Brief
The lines to copy are those in the listing that hold the word "site".

* * *

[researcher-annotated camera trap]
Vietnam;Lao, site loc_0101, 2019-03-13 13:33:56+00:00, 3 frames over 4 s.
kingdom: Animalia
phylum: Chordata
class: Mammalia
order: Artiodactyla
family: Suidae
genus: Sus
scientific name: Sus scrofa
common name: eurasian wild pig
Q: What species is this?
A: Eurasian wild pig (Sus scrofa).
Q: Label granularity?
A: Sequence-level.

* * *

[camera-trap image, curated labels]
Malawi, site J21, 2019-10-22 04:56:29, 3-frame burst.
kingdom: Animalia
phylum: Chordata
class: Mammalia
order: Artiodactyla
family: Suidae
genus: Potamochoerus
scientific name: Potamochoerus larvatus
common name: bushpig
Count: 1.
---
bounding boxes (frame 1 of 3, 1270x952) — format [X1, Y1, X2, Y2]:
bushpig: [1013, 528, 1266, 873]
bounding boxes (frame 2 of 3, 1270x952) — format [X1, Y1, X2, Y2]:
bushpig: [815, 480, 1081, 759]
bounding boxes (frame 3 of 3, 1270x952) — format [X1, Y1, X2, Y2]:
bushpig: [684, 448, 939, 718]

* * *

Answer below
Vietnam;Lao, site loc_0101, 2019-03-13 13:33:56+00:00, 3 frames over 4 s.
Malawi, site J21, 2019-10-22 04:56:29, 3-frame burst.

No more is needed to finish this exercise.